> [Instruction]
Leave out the pictures and transcribe the rest of the records exactly.

Saved data entries:
----------------------------------------

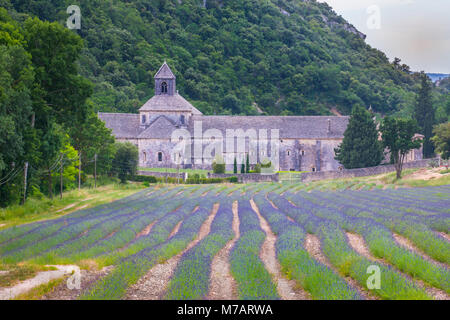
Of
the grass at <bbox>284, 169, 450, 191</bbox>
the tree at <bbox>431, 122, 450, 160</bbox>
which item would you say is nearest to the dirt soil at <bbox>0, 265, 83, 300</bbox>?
the grass at <bbox>284, 169, 450, 191</bbox>

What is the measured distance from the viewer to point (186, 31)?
147500 millimetres

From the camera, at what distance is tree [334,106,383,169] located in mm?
60344

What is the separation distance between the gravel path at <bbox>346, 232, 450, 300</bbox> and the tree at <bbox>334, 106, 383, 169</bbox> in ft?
148

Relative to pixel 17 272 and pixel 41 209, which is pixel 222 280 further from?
pixel 41 209

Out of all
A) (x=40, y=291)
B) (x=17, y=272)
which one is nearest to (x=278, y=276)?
(x=40, y=291)

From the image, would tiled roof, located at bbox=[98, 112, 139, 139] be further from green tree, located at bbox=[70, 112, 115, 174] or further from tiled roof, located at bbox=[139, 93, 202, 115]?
green tree, located at bbox=[70, 112, 115, 174]

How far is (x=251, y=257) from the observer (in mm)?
12484

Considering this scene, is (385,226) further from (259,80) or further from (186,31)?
(186,31)


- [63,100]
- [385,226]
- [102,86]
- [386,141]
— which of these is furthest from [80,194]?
[102,86]

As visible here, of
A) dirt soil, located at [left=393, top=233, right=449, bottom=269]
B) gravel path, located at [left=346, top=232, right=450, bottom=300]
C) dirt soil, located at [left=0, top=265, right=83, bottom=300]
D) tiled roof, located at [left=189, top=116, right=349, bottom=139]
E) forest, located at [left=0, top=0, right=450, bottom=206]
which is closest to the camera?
gravel path, located at [left=346, top=232, right=450, bottom=300]

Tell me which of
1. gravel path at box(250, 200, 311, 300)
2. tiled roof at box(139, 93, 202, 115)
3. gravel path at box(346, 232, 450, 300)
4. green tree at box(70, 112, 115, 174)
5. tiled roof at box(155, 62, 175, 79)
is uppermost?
tiled roof at box(155, 62, 175, 79)

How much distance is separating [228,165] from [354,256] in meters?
59.1

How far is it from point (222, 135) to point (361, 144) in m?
21.4

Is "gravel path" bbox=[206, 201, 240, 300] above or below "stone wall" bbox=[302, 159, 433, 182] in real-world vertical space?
below
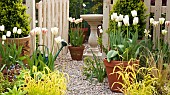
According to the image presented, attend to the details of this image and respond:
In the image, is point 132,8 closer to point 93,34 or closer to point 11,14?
point 11,14

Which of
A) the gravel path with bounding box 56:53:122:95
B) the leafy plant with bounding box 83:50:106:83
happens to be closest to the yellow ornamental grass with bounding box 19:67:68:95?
the gravel path with bounding box 56:53:122:95

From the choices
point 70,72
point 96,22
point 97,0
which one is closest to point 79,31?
point 96,22

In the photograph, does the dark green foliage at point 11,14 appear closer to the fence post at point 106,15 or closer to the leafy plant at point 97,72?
the leafy plant at point 97,72

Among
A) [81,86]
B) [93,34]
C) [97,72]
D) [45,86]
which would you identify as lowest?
[81,86]

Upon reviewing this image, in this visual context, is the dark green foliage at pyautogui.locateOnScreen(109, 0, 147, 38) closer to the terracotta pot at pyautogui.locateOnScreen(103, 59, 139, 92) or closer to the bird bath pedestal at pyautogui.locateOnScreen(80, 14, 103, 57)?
the terracotta pot at pyautogui.locateOnScreen(103, 59, 139, 92)

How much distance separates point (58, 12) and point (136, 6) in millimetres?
2033

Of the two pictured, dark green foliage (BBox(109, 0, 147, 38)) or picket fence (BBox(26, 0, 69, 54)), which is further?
picket fence (BBox(26, 0, 69, 54))

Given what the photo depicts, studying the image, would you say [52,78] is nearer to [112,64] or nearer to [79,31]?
[112,64]

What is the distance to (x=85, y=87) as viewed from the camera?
4.37 metres

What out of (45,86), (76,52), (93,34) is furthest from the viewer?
(93,34)

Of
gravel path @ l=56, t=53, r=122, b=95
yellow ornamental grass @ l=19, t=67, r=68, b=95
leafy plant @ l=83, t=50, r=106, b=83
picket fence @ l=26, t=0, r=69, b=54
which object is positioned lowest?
gravel path @ l=56, t=53, r=122, b=95

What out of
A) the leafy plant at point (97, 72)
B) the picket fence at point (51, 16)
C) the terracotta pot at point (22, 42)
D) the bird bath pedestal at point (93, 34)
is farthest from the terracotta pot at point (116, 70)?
the bird bath pedestal at point (93, 34)

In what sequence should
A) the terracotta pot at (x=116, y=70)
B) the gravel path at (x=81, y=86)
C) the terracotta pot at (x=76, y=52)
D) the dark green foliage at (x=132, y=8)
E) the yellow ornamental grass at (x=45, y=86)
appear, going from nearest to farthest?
the yellow ornamental grass at (x=45, y=86) → the terracotta pot at (x=116, y=70) → the gravel path at (x=81, y=86) → the dark green foliage at (x=132, y=8) → the terracotta pot at (x=76, y=52)

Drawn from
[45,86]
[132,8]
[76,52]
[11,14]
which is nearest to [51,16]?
[76,52]
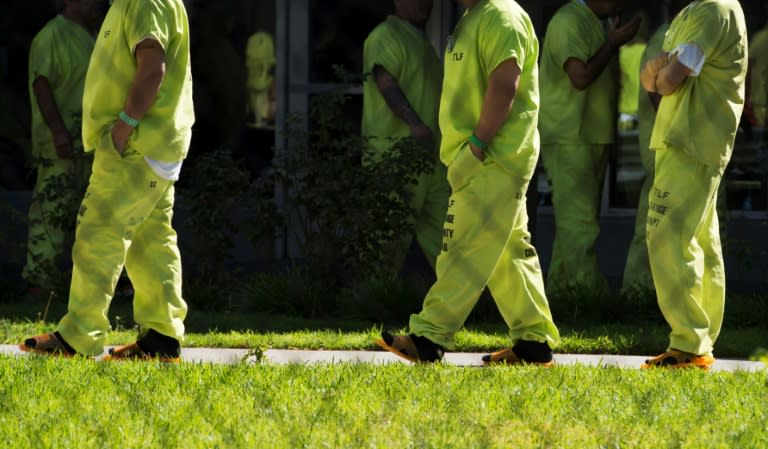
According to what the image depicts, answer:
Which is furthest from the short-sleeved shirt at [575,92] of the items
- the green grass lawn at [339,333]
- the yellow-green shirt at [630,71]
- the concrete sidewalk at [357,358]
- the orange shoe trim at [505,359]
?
the orange shoe trim at [505,359]

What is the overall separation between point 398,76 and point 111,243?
10.2 feet

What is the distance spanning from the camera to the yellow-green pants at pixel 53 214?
8.75m

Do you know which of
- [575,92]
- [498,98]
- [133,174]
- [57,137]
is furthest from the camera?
[57,137]

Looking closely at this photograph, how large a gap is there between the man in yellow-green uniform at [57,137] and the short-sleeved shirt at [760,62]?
481 cm

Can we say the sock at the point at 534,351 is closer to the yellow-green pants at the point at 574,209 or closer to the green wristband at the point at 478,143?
the green wristband at the point at 478,143

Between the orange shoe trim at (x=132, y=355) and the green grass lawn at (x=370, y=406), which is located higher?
the green grass lawn at (x=370, y=406)

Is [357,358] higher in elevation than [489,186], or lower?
lower

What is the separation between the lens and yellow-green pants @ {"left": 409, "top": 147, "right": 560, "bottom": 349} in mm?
6020

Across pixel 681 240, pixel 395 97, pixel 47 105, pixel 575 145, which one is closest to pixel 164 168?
pixel 681 240

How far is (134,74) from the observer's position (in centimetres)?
609

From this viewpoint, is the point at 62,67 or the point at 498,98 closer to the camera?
the point at 498,98

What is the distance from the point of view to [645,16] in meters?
10.7

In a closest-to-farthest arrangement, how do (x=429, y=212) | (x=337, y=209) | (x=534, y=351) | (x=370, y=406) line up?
(x=370, y=406)
(x=534, y=351)
(x=337, y=209)
(x=429, y=212)

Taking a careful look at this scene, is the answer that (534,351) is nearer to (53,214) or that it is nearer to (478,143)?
(478,143)
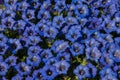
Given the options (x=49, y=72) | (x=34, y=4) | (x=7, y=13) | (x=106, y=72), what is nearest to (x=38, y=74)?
(x=49, y=72)

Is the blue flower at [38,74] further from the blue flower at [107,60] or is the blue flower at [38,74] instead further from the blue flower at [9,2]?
the blue flower at [9,2]

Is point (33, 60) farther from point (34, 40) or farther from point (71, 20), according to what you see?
point (71, 20)

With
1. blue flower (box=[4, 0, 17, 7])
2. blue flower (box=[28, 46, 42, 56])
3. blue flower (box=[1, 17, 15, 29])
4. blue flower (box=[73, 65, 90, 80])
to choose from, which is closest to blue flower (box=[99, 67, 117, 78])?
blue flower (box=[73, 65, 90, 80])

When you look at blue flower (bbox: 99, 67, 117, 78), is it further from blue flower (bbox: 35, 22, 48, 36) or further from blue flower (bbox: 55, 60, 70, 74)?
blue flower (bbox: 35, 22, 48, 36)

----------------------------------------

> [Written response]
Of
the grass at <bbox>284, 169, 450, 191</bbox>
the tree at <bbox>431, 122, 450, 160</bbox>
which item would you say is nearest to the dirt soil at <bbox>0, 265, 83, 300</bbox>?
the grass at <bbox>284, 169, 450, 191</bbox>

What is the measured distance from the viewer to point (186, 31)?
147500 millimetres

From the camera, at what distance is tree [334,106,383,169] located in mm?
60344

What is the separation distance between the gravel path at <bbox>346, 232, 450, 300</bbox> and the tree at <bbox>334, 106, 383, 169</bbox> in ft?
148

Relative to pixel 17 272 and pixel 41 209, which is pixel 222 280 further from?
pixel 41 209

Out of all
A) (x=40, y=291)
B) (x=17, y=272)
which one is nearest to (x=278, y=276)?
(x=40, y=291)

From the image, would tiled roof, located at bbox=[98, 112, 139, 139] be further from green tree, located at bbox=[70, 112, 115, 174] or further from tiled roof, located at bbox=[139, 93, 202, 115]?
green tree, located at bbox=[70, 112, 115, 174]

How far is (x=251, y=257) from the observer (in mm)?
12484

Considering this scene, is (385,226) further from (259,80) or further from (186,31)?
(186,31)


- [63,100]
- [385,226]
- [102,86]
- [386,141]
— which of these is furthest from [80,194]?
[102,86]

As visible here, of
A) dirt soil, located at [left=393, top=233, right=449, bottom=269]
B) gravel path, located at [left=346, top=232, right=450, bottom=300]
C) dirt soil, located at [left=0, top=265, right=83, bottom=300]
D) tiled roof, located at [left=189, top=116, right=349, bottom=139]
E) forest, located at [left=0, top=0, right=450, bottom=206]
which is closest to the camera?
gravel path, located at [left=346, top=232, right=450, bottom=300]

Tell me which of
1. gravel path at box(250, 200, 311, 300)
2. tiled roof at box(139, 93, 202, 115)
3. gravel path at box(346, 232, 450, 300)
4. green tree at box(70, 112, 115, 174)
5. tiled roof at box(155, 62, 175, 79)
is uppermost?
tiled roof at box(155, 62, 175, 79)

How much distance is separating [228,165] from [354,256] in meters?
59.1

How far is it from point (222, 135) to point (361, 144) in m?
21.4

Is "gravel path" bbox=[206, 201, 240, 300] above or below "stone wall" bbox=[302, 159, 433, 182] in real-world vertical space?
below
According to the image presented, attend to the details of this image and respond:
In the image, is point 132,8 closer to point 93,34 or closer to point 11,14?
point 11,14

Which of
A) the gravel path with bounding box 56:53:122:95
B) the leafy plant with bounding box 83:50:106:83
happens to be closest to the yellow ornamental grass with bounding box 19:67:68:95?
the gravel path with bounding box 56:53:122:95

From the choices
point 70,72
point 96,22
point 97,0
which one is closest to point 79,31?
point 96,22

In the photograph, does the dark green foliage at point 11,14 appear closer to the fence post at point 106,15 or closer to the leafy plant at point 97,72?
the leafy plant at point 97,72

Among
A) [81,86]
B) [93,34]
C) [97,72]
D) [45,86]
which would you identify as lowest?
[81,86]

Upon reviewing this image, in this visual context, is the dark green foliage at pyautogui.locateOnScreen(109, 0, 147, 38) closer to the terracotta pot at pyautogui.locateOnScreen(103, 59, 139, 92) or closer to the bird bath pedestal at pyautogui.locateOnScreen(80, 14, 103, 57)?
the terracotta pot at pyautogui.locateOnScreen(103, 59, 139, 92)

How much distance separates point (58, 12) and point (136, 6) in millimetres?
2033

Of the two pictured, dark green foliage (BBox(109, 0, 147, 38)) or picket fence (BBox(26, 0, 69, 54)), which is further?
picket fence (BBox(26, 0, 69, 54))

Given what the photo depicts, studying the image, would you say [52,78] is nearer to [112,64] or nearer to [79,31]?
[112,64]

What is the distance to (x=85, y=87) as viewed from the camera?
4.37 metres

What out of (45,86), (76,52), (93,34) is furthest from the viewer?
(93,34)

Of
gravel path @ l=56, t=53, r=122, b=95
yellow ornamental grass @ l=19, t=67, r=68, b=95
leafy plant @ l=83, t=50, r=106, b=83
picket fence @ l=26, t=0, r=69, b=54
which object is positioned lowest?
gravel path @ l=56, t=53, r=122, b=95

What out of
A) the leafy plant at point (97, 72)
B) the picket fence at point (51, 16)
C) the terracotta pot at point (22, 42)
D) the bird bath pedestal at point (93, 34)
is farthest from the terracotta pot at point (116, 70)?
the bird bath pedestal at point (93, 34)

In what sequence should
A) the terracotta pot at (x=116, y=70)
B) the gravel path at (x=81, y=86)
C) the terracotta pot at (x=76, y=52)
D) the dark green foliage at (x=132, y=8)
E) the yellow ornamental grass at (x=45, y=86)
appear, going from nearest to farthest?
the yellow ornamental grass at (x=45, y=86) → the terracotta pot at (x=116, y=70) → the gravel path at (x=81, y=86) → the dark green foliage at (x=132, y=8) → the terracotta pot at (x=76, y=52)

Drawn from
[45,86]
[132,8]
[76,52]
[11,14]
which is nearest to [51,16]?
[76,52]
According to what the image depicts, answer:
Which is furthest from the short-sleeved shirt at [575,92] of the items
- the green grass lawn at [339,333]
- the yellow-green shirt at [630,71]
- the concrete sidewalk at [357,358]
- the orange shoe trim at [505,359]
?
the orange shoe trim at [505,359]

What is the overall separation between point 398,76 and point 111,243?
10.2 feet

What is the distance spanning from the camera to the yellow-green pants at pixel 53 214?
8.75m

Do you know which of
- [575,92]
- [498,98]
- [133,174]
- [57,137]
is furthest from the camera?
[57,137]

Looking closely at this photograph, how large a gap is there between the man in yellow-green uniform at [57,137] and the short-sleeved shirt at [760,62]?
481 cm

Can we say the sock at the point at 534,351 is closer to the yellow-green pants at the point at 574,209 or closer to the green wristband at the point at 478,143?
the green wristband at the point at 478,143

Between the orange shoe trim at (x=132, y=355) and the green grass lawn at (x=370, y=406), which is located higher?
the green grass lawn at (x=370, y=406)

Is [357,358] higher in elevation than [489,186], or lower?
lower

What is the separation between the lens and yellow-green pants @ {"left": 409, "top": 147, "right": 560, "bottom": 349} in mm?
6020

Across pixel 681 240, pixel 395 97, pixel 47 105, pixel 575 145, which one is closest to pixel 164 168?
pixel 681 240

How far is (134,74) from the observer's position (in centimetres)?
609

From this viewpoint, is the point at 62,67 or the point at 498,98 closer to the camera?
the point at 498,98

What is the distance from the point of view to [645,16] in meters?
10.7

In a closest-to-farthest arrangement, how do (x=429, y=212) | (x=337, y=209) | (x=534, y=351) | (x=370, y=406) line up?
(x=370, y=406)
(x=534, y=351)
(x=337, y=209)
(x=429, y=212)

Taking a careful look at this scene, is the answer that (534,351) is nearer to (53,214) or that it is nearer to (478,143)?
(478,143)
Given the options (x=49, y=72) | (x=34, y=4) | (x=7, y=13) | (x=106, y=72), what is nearest to (x=38, y=74)?
(x=49, y=72)

Is the blue flower at [38,74] further from the blue flower at [107,60] or is the blue flower at [38,74] instead further from the blue flower at [9,2]?
the blue flower at [9,2]

Is point (33, 60) farther from point (34, 40) or farther from point (71, 20), according to what you see?
point (71, 20)

With
1. blue flower (box=[4, 0, 17, 7])
2. blue flower (box=[28, 46, 42, 56])
3. blue flower (box=[1, 17, 15, 29])
4. blue flower (box=[73, 65, 90, 80])
to choose from, which is closest to blue flower (box=[99, 67, 117, 78])?
blue flower (box=[73, 65, 90, 80])

When you look at blue flower (bbox: 99, 67, 117, 78), is it further from blue flower (bbox: 35, 22, 48, 36) or further from blue flower (bbox: 55, 60, 70, 74)?
blue flower (bbox: 35, 22, 48, 36)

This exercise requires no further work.